### Provided data
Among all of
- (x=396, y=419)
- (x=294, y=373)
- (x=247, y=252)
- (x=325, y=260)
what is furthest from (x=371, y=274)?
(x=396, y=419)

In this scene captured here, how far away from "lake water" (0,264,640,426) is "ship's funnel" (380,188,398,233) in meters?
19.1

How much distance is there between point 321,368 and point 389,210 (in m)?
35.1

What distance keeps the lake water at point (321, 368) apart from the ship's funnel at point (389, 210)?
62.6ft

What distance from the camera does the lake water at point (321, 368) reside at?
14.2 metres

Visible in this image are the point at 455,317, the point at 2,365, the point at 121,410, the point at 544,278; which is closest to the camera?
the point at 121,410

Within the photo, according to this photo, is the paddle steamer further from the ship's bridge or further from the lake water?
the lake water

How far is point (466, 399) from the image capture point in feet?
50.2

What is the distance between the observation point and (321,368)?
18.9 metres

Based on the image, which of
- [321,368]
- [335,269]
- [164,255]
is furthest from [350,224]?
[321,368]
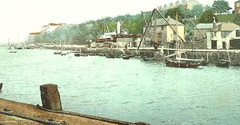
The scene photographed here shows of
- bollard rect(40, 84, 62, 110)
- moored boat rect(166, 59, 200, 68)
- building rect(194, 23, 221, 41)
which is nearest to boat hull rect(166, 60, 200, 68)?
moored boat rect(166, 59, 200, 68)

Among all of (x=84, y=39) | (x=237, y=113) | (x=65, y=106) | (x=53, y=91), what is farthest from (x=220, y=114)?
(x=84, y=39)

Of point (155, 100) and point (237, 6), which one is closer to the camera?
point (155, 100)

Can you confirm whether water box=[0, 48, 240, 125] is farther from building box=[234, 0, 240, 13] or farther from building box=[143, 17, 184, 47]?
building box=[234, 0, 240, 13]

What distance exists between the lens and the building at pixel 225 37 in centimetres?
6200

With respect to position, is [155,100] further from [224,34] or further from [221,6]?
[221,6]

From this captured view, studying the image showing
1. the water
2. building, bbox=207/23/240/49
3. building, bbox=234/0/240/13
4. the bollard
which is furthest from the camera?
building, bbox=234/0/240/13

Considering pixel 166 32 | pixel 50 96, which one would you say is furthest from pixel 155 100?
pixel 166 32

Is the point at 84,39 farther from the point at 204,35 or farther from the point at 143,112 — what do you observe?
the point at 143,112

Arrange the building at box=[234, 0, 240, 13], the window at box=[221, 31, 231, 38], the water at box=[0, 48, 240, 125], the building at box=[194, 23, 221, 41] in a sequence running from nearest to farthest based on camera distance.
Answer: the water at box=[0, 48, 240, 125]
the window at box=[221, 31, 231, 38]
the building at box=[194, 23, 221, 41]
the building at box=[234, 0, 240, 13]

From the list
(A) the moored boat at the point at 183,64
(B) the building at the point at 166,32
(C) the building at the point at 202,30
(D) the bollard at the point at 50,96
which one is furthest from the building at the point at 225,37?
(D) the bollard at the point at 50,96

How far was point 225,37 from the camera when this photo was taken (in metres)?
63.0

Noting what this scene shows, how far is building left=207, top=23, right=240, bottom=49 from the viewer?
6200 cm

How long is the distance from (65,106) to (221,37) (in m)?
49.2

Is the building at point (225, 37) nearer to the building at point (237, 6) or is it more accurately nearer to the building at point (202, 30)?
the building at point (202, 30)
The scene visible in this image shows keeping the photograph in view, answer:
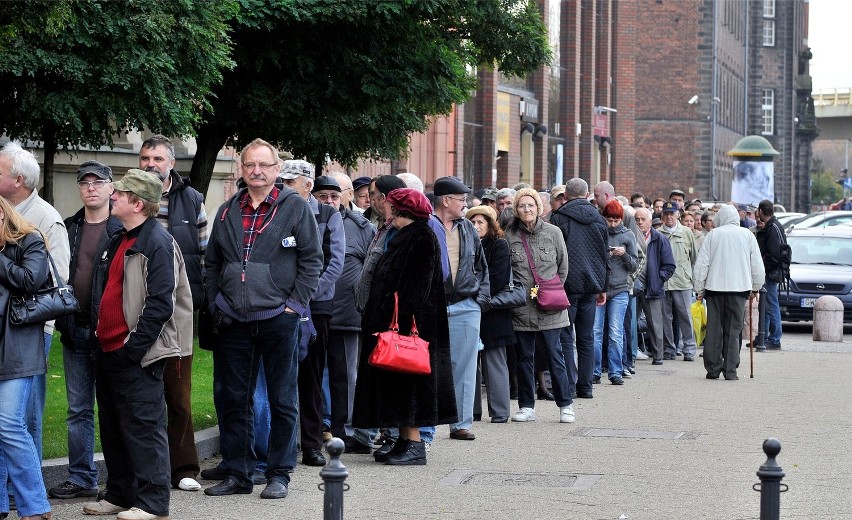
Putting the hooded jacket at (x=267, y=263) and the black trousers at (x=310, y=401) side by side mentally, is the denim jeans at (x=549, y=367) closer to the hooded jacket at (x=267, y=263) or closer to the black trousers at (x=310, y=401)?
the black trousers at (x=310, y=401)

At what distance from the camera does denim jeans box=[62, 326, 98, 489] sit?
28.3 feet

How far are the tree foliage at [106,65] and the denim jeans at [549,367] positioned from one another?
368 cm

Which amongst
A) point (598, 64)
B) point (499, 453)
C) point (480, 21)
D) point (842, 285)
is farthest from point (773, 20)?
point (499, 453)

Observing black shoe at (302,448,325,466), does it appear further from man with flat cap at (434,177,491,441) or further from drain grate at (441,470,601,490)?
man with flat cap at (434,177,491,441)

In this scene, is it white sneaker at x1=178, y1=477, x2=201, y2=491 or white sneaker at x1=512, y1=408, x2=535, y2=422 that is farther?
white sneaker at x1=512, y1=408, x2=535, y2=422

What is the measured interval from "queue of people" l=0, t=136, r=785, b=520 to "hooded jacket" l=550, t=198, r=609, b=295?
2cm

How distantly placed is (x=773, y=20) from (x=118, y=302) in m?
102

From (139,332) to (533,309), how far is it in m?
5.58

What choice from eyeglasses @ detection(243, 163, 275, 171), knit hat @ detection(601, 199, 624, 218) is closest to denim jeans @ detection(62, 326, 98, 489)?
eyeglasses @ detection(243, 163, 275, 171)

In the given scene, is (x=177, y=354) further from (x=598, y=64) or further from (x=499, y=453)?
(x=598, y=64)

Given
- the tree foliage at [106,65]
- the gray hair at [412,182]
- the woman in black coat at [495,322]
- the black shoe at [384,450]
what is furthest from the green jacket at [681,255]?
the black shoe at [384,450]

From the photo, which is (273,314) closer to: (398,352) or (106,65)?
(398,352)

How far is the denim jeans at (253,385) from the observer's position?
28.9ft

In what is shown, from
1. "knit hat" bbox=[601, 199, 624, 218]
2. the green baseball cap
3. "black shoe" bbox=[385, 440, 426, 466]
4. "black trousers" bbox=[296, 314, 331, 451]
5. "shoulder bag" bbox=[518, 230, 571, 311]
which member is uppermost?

### Stated exercise
Each record above is to be restated exactly, with its pictures removed from the copy.

### Answer for this exercise
Among all of
- (x=396, y=419)
- (x=294, y=373)
- (x=247, y=252)
- (x=325, y=260)
what is furthest from (x=371, y=274)?
(x=396, y=419)

In this scene captured here, how far away from "lake water" (0,264,640,426) is "ship's funnel" (380,188,398,233) in meters?
19.1

How much distance is there between point 321,368 and point 389,210 (in m)?
35.1

What distance keeps the lake water at point (321, 368) apart from the ship's funnel at point (389, 210)?
62.6ft

What distance from the camera does the lake water at point (321, 368) reside at?
14.2 metres

Visible in this image are the point at 455,317, the point at 2,365, the point at 121,410, the point at 544,278; which is closest to the camera?
the point at 121,410

Within the photo, according to this photo, is the paddle steamer further from the ship's bridge or further from the lake water?
the lake water

How far is point (466, 399) from the image capture point in feet?
50.2

What is the distance between the observation point and (321,368)?
18.9 metres

Based on the image, which of
- [321,368]
- [335,269]
- [164,255]
is furthest from [350,224]?
[321,368]
The scene photographed here shows of
- bollard rect(40, 84, 62, 110)
- moored boat rect(166, 59, 200, 68)
- building rect(194, 23, 221, 41)
which is nearest to boat hull rect(166, 60, 200, 68)?
moored boat rect(166, 59, 200, 68)

Among all of (x=84, y=39) | (x=237, y=113) | (x=65, y=106) | (x=53, y=91), what is farthest from (x=220, y=114)?
(x=84, y=39)

Of point (155, 100) and point (237, 6), which one is closer to the camera?
point (155, 100)

Can you confirm whether water box=[0, 48, 240, 125] is farther from building box=[234, 0, 240, 13] or farther from building box=[143, 17, 184, 47]?
building box=[234, 0, 240, 13]

What distance exists between the lens and the building at pixel 225 37 in centimetres?
6200

With respect to position, is [155,100] further from [224,34] or further from [221,6]?
[221,6]

From this captured view, studying the image showing
1. the water
2. building, bbox=207/23/240/49
3. building, bbox=234/0/240/13
4. the bollard
which is furthest from the camera?
building, bbox=234/0/240/13

Considering pixel 166 32 | pixel 50 96, which one would you say is furthest from pixel 155 100?
pixel 166 32

Is the point at 84,39 farther from the point at 204,35 or farther from the point at 143,112 — what do you observe?
the point at 143,112

Arrange the building at box=[234, 0, 240, 13], the window at box=[221, 31, 231, 38], the water at box=[0, 48, 240, 125], the building at box=[194, 23, 221, 41] in a sequence running from nearest to farthest based on camera distance.
Answer: the water at box=[0, 48, 240, 125]
the window at box=[221, 31, 231, 38]
the building at box=[194, 23, 221, 41]
the building at box=[234, 0, 240, 13]

From the list
(A) the moored boat at the point at 183,64
(B) the building at the point at 166,32
(C) the building at the point at 202,30
(D) the bollard at the point at 50,96
which one is furthest from the building at the point at 225,37?
(D) the bollard at the point at 50,96

How far was point 225,37 from the camera when this photo was taken (in metres)?
63.0

Noting what this scene shows, how far is building left=207, top=23, right=240, bottom=49 from the viewer?
6200 cm

How long is the distance from (65,106) to (221,37) (in m)?
49.2

Is the building at point (225, 37) nearer to the building at point (237, 6) or is it more accurately nearer to the building at point (202, 30)?
the building at point (202, 30)
The scene visible in this image shows keeping the photograph in view, answer:
Putting the hooded jacket at (x=267, y=263) and the black trousers at (x=310, y=401) side by side mentally, is the denim jeans at (x=549, y=367) closer to the hooded jacket at (x=267, y=263) or closer to the black trousers at (x=310, y=401)?
the black trousers at (x=310, y=401)

At what distance from the camera does denim jeans box=[62, 326, 98, 489] sit?
28.3 feet

How far are the tree foliage at [106,65] and the denim jeans at [549,367] positioned from one another?
368 cm

Which amongst
A) point (598, 64)
B) point (499, 453)
C) point (480, 21)
D) point (842, 285)
is farthest from point (773, 20)?
point (499, 453)

Observing black shoe at (302,448,325,466), does it appear further from man with flat cap at (434,177,491,441) or further from drain grate at (441,470,601,490)?
man with flat cap at (434,177,491,441)

In this scene, is it white sneaker at x1=178, y1=477, x2=201, y2=491 or white sneaker at x1=512, y1=408, x2=535, y2=422 that is farther?
white sneaker at x1=512, y1=408, x2=535, y2=422

What is the measured interval from "queue of people" l=0, t=136, r=785, b=520 to "hooded jacket" l=550, t=198, r=609, b=295?
2cm

How distantly placed is (x=773, y=20) from (x=118, y=302) in m?
102

From (139,332) to (533,309), how far is it in m?
5.58

What choice from eyeglasses @ detection(243, 163, 275, 171), knit hat @ detection(601, 199, 624, 218) is closest to denim jeans @ detection(62, 326, 98, 489)?
eyeglasses @ detection(243, 163, 275, 171)

In the given scene, is (x=177, y=354) further from (x=598, y=64) or further from (x=499, y=453)?
(x=598, y=64)

Given
- the tree foliage at [106,65]
- the gray hair at [412,182]
- the woman in black coat at [495,322]
- the black shoe at [384,450]
what is furthest from the green jacket at [681,255]?
the black shoe at [384,450]

From the photo, which is (273,314) closer to: (398,352) or (106,65)?
(398,352)

How far is the denim jeans at (253,385) from the observer's position?
28.9ft

In what is shown, from
1. "knit hat" bbox=[601, 199, 624, 218]
2. the green baseball cap
3. "black shoe" bbox=[385, 440, 426, 466]
4. "black trousers" bbox=[296, 314, 331, 451]
5. "shoulder bag" bbox=[518, 230, 571, 311]
which member is uppermost?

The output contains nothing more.